S. Agostino di Ippona 28 Agosto
«Tu ci hai fatti per Te, Signore
e il nostro cuore è inquieto finchè non riposa in Te».
Nel mese di agosto del 386, Agostino da Tagaste era maestro di retorica a Milano. Nel giardino, sotto l’ombra di un fico, cercava sollievo non tanto dal caldo estivo, quanto dal nodo di contrastanti passioni che stringeva quell’uomo assetato di verità, ma continuamente immerso nell’errore; anelante ad una vita più alta, ma sedotto dall’ardore dei sensi. Ciò che avvenne quel giorno nel giardino milanese, lo racconta egli stesso, nella pagina più drammatica delle sue Confessioni...
«Ed ecco, vi si legge, dalla casa vicina odo una voce di cantilena, come di fanciullo o fanciulla, non so, con questo ritornello: "Prendi e leggi, prendi e leggi!"». «E subito, mutandomi in viso, cominciai a pensare se quel ritornello fosse di un qualche gioco da ragazzi, ma non mi ricordavo di averlo mai udito. Trattenni le lacrime mi alzai, non venendomi in mente altro che fosse un comando del cielo, di aprire un libro e leggere quel che veniva. «Tutto commosso, tornai così dove Alipio era seduto, perché avevo lasciato lì il libro dell’Apostolo... Lo afferrai, lo apersi, e lessi con la mente il primo capitolo che mi capitò davanti. Diceva: «Non nella crapula e nell’ubriachezza, non nella lussuria e nell’impurità, non nel litigio e nell’invidia, ma rivestitevi del Signore Gesù e non vi fate travolgere dalla carne e dalle sue concupiscenze».
«Non volli legger più avanti, né ce n’era bisogno. Perché, con le ultime parole di questa frase, mi guizzò subito nel cuore un lampo di luce sicura, che dissipò tutte le tenebre della mia incertezza». Da quel giorno fu segnata la conversione di Agostino che, a trentatrè anni, trovò finalmente la pace del cuore nell’adesione alla dottrina di Cristo e nella pratica della virtù.
Agostino nasce in Africa, a Tagaste, il 13 novembre del 354 e muore a 76 anni il 28 agosto dell’anno 430 nella sua città di Ippona, l’attuale Algeria. Suo padre è pagano e si chiama Patrizio; sua madre è cristiana e porta il nome di Monica. Agostino è inquieto fin dall’infanzia; inquieto nell’adolescenza, per il ribollire delle passioni nel suo caldo sangue; inquieto nella gioventù per l’agitarsi delle ambizioni; inquieto nella maturità per l’insoddisfazione dell’eresia. Con la conversione si placa finalmente nel seno di Dio, ma come può essere quieto un oceano, solcato da correnti, perennemente ondoso, continuamente in moto, anche se profondamente stabile e calmo!

•••••

§ ESERCIZIO 1:
Estrai dal testo su sant'Agostino il passo da "Nel mese di" a "delle sue Confessioni...".
§ ESERCIZIO 2:
Elenca tutte le fasi della vita in cui, secondo il testo su sant'Agostino, Agostino è inquieto.
I record che seguono provengono da un'altra fonte.

•••••

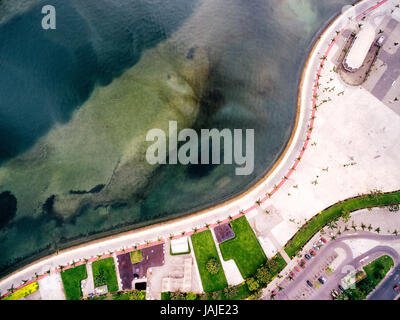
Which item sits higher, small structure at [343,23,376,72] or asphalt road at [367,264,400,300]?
small structure at [343,23,376,72]

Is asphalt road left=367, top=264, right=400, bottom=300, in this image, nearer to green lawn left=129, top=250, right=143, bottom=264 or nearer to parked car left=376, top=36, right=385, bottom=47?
green lawn left=129, top=250, right=143, bottom=264

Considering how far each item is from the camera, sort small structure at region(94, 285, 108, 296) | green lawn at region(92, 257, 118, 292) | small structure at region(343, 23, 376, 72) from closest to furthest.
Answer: small structure at region(94, 285, 108, 296) < green lawn at region(92, 257, 118, 292) < small structure at region(343, 23, 376, 72)

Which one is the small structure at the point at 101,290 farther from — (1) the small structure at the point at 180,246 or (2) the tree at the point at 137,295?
(1) the small structure at the point at 180,246

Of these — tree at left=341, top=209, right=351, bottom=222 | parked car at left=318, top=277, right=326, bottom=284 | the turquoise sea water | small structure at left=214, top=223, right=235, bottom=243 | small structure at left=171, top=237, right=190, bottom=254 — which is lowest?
parked car at left=318, top=277, right=326, bottom=284

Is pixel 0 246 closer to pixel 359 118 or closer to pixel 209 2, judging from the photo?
pixel 209 2

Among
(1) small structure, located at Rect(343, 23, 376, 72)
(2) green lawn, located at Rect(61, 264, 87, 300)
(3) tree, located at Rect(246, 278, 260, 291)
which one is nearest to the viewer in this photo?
(3) tree, located at Rect(246, 278, 260, 291)

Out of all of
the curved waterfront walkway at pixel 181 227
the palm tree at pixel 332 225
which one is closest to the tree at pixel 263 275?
the curved waterfront walkway at pixel 181 227

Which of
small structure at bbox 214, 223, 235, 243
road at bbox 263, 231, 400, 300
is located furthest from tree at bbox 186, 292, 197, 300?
road at bbox 263, 231, 400, 300

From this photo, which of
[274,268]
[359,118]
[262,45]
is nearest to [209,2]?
[262,45]
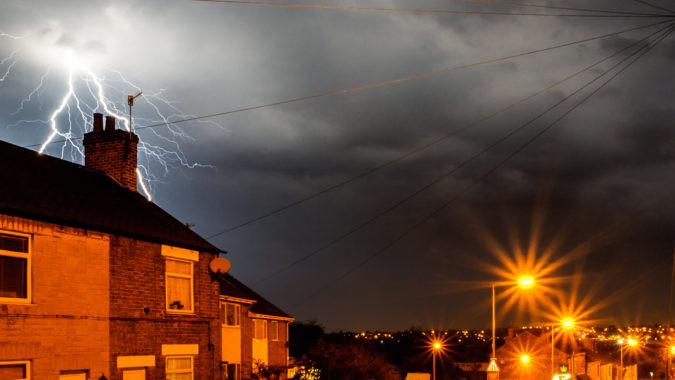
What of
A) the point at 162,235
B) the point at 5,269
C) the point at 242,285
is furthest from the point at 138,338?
the point at 242,285

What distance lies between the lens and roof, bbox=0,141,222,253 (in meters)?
15.1

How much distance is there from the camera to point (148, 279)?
58.9 feet

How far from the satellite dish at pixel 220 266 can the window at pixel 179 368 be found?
9.11ft

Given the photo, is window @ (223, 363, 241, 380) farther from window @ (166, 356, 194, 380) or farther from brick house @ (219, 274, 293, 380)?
window @ (166, 356, 194, 380)

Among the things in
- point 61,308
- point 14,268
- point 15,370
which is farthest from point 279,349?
point 14,268

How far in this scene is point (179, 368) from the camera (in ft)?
62.7

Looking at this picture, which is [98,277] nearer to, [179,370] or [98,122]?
[179,370]

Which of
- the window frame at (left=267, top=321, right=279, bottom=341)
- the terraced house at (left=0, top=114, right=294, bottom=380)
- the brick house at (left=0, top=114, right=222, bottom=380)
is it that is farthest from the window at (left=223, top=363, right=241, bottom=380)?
the brick house at (left=0, top=114, right=222, bottom=380)

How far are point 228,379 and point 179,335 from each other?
1716 cm

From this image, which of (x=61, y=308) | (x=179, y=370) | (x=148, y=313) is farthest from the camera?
(x=179, y=370)

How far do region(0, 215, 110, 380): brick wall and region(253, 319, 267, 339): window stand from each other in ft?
79.9

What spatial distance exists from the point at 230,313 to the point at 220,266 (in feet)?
54.2

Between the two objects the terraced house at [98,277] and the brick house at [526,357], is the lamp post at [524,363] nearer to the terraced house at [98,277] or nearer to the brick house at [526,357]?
the brick house at [526,357]

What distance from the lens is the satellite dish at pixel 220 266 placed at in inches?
801
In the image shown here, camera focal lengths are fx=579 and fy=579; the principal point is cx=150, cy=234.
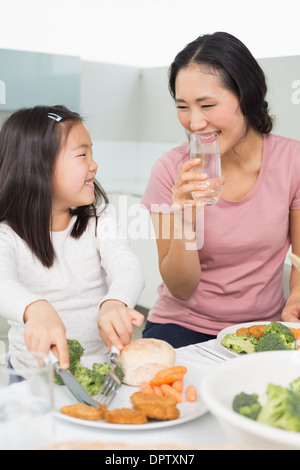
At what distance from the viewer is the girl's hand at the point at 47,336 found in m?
0.97

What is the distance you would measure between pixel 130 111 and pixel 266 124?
3.12 meters

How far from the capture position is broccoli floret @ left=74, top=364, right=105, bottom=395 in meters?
0.97

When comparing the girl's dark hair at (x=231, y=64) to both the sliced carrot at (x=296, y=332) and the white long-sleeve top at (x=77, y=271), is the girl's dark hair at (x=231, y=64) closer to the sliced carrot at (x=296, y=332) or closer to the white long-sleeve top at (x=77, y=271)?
the white long-sleeve top at (x=77, y=271)

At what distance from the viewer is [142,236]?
3.80 m

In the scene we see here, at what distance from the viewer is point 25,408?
2.20ft

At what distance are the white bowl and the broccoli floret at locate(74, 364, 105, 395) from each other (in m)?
0.26

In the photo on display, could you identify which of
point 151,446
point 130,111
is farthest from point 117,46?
point 151,446

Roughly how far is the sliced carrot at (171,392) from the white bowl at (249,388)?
16 centimetres

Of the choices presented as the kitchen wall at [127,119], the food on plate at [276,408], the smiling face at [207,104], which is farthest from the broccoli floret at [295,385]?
the kitchen wall at [127,119]

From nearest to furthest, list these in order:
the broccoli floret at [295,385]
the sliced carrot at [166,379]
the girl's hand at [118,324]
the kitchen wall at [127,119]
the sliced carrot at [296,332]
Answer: the broccoli floret at [295,385] → the sliced carrot at [166,379] → the girl's hand at [118,324] → the sliced carrot at [296,332] → the kitchen wall at [127,119]

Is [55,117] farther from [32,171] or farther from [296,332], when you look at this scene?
[296,332]

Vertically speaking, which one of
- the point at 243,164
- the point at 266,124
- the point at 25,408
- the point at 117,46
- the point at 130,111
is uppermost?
the point at 117,46

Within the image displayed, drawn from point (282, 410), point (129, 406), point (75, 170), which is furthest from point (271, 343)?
point (75, 170)
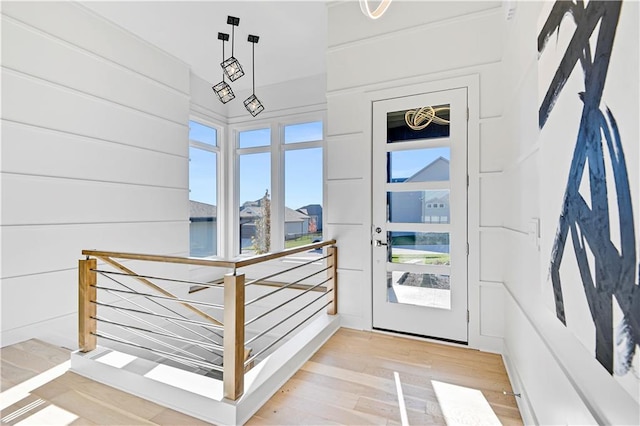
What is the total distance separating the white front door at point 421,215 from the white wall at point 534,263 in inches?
12.7

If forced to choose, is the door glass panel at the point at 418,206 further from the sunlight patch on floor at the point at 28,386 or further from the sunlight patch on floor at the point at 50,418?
the sunlight patch on floor at the point at 28,386

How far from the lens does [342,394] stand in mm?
1887

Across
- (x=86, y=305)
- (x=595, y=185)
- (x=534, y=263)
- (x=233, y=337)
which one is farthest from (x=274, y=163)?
(x=595, y=185)

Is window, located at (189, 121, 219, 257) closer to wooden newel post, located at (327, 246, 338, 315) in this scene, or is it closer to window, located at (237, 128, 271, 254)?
window, located at (237, 128, 271, 254)

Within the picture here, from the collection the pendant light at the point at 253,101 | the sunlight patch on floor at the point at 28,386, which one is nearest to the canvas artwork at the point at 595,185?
the sunlight patch on floor at the point at 28,386

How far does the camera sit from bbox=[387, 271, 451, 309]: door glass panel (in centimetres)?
265

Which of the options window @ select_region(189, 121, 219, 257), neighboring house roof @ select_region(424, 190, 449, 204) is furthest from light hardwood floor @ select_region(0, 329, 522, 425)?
window @ select_region(189, 121, 219, 257)

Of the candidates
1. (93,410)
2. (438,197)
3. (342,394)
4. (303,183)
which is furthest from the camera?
(303,183)

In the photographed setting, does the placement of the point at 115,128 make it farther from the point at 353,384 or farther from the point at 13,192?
the point at 353,384

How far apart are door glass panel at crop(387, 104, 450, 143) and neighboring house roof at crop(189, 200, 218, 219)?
9.91 ft

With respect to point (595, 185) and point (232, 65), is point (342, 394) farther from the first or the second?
point (232, 65)

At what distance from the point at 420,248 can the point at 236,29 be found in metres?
2.94

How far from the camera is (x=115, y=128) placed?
3.24 meters

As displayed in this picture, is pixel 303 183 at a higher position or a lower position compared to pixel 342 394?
higher
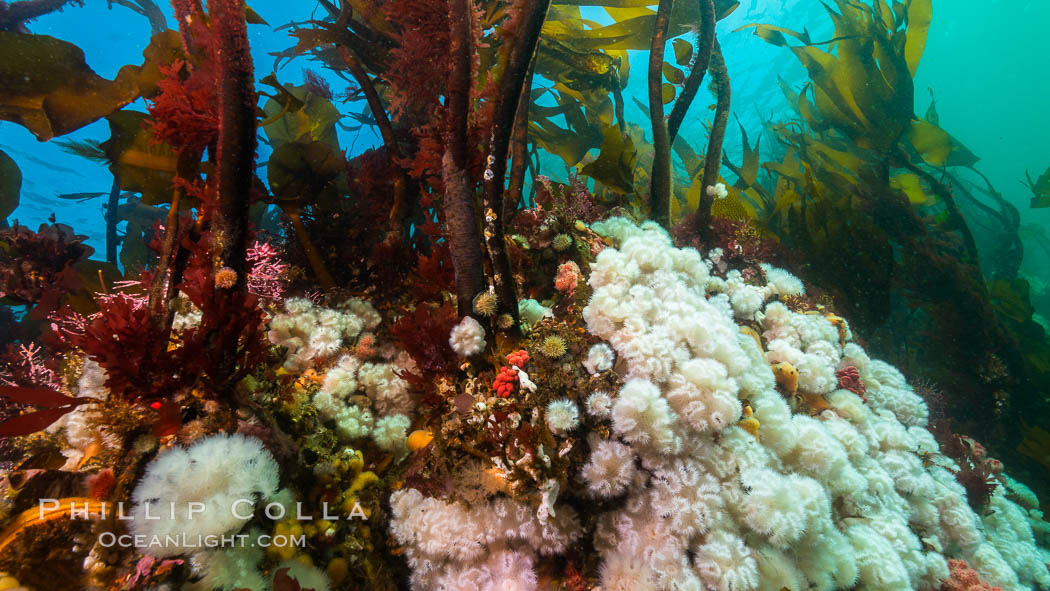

•••••

§ RISPOSTA 1:
Nel mese di agosto del 386, Agostino da Tagaste era maestro di retorica a Milano. Nel giardino, sotto l’ombra di un fico, cercava sollievo non tanto dal caldo estivo, quanto dal nodo di contrastanti passioni che stringeva quell’uomo assetato di verità, ma continuamente immerso nell’errore; anelante ad una vita più alta, ma sedotto dall’ardore dei sensi. Ciò che avvenne quel giorno nel giardino milanese, lo racconta egli stesso, nella pagina più drammatica delle sue Confessioni...

§ RISPOSTA 2:
- infanzia
- adolescenza
- gioventù
- maturità